2. It appears that the applicant applied once before the same learned Judge and evidence was taken on both sides. It was found that the applicant had made false statements, that his own purohit contradicted him and he was owner of a house. The Judge, therefore, rejected his application basing his decision formally upon rule 2, namely, that he had not furnished the particulars required with regard to the plaint.

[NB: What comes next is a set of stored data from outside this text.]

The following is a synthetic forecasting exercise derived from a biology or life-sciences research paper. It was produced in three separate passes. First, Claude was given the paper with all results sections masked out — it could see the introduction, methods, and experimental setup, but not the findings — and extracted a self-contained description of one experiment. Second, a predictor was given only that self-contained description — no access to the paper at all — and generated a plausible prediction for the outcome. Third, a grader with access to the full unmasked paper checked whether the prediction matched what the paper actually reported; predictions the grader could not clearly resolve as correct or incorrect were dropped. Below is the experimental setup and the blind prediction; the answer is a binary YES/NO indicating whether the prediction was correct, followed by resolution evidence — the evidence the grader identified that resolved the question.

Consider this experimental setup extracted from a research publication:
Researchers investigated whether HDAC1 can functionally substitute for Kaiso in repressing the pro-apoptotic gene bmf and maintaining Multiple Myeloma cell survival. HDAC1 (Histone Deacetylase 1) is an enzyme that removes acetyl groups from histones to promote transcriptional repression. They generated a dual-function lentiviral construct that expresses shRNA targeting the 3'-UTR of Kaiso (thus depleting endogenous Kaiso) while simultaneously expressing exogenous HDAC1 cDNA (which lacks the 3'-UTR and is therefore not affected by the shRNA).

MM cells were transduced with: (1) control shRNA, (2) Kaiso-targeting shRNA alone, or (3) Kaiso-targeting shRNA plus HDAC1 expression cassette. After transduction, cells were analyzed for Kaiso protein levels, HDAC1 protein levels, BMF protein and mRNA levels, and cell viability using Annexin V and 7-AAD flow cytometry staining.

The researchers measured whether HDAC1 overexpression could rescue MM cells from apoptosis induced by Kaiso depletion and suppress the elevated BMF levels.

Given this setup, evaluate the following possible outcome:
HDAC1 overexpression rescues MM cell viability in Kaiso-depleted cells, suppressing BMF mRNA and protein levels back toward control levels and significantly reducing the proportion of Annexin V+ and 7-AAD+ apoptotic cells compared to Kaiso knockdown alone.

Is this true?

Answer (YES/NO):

3. It was sought to be argued at first that rule 15, Order XXXIII, applies to refusals under rule 7 and does not apply at all to refusals under rule 5. That contention cannot for one moment be entertained, for there is not the slightest doubt that all the grounds in rule 5 except the ground (a) are grounds going to the merits and only to be determined by evidence. The question, therefore, narrows itself to this, namely, whether the rejection under rule 5 (a) in all cases is free from the bar laid down in rule 15. We do not think that it is, and no authority has been shown to us to enable us to find that it is. It has been held in numerous cases that on the rejection of an application for leave to sue as pauper the only course open to the applicant is to institute a suit in the ordinary way. There is no distinction between rejection under rule 5 and an order of refusal under rule 7. The only exceptions which are to be found in the decided cases in the Courts are such cases as these, where the Court has not passed the order of refusal or rejection but merely returned the application to have the question of pauperism tried by a Court of concurrent jurisdiction, or where it has struck off temporarily the application for default by non-appearance. But there is no authority for holding that where the application has been deliberately framed in fraud of the conscience of the Court and false suppression of property has been found, the rejection on that ground does not constitute a bar. A case reported in 1870 is cited before us, In the matter of the petition of Rani Umasundari Debi 5 B. L. R. App. 29, but it is clear that this has nothing to do with the present question. That was a case where it was laid down by this Court that the Judge refusing an application to sue in forma pauperis is competent to entertain a petition of review of his own order. That nobody doubts. But if this be taken as an application for review before the same Judge Babu Upendra Chandra Mukherjee, all we can say is that he has again given good reasons for rejecting it. Therefore, it would be an order refusing to review with which we cannot interfere.
4. The result is that the Rule is discharged with costs, one gold mohur.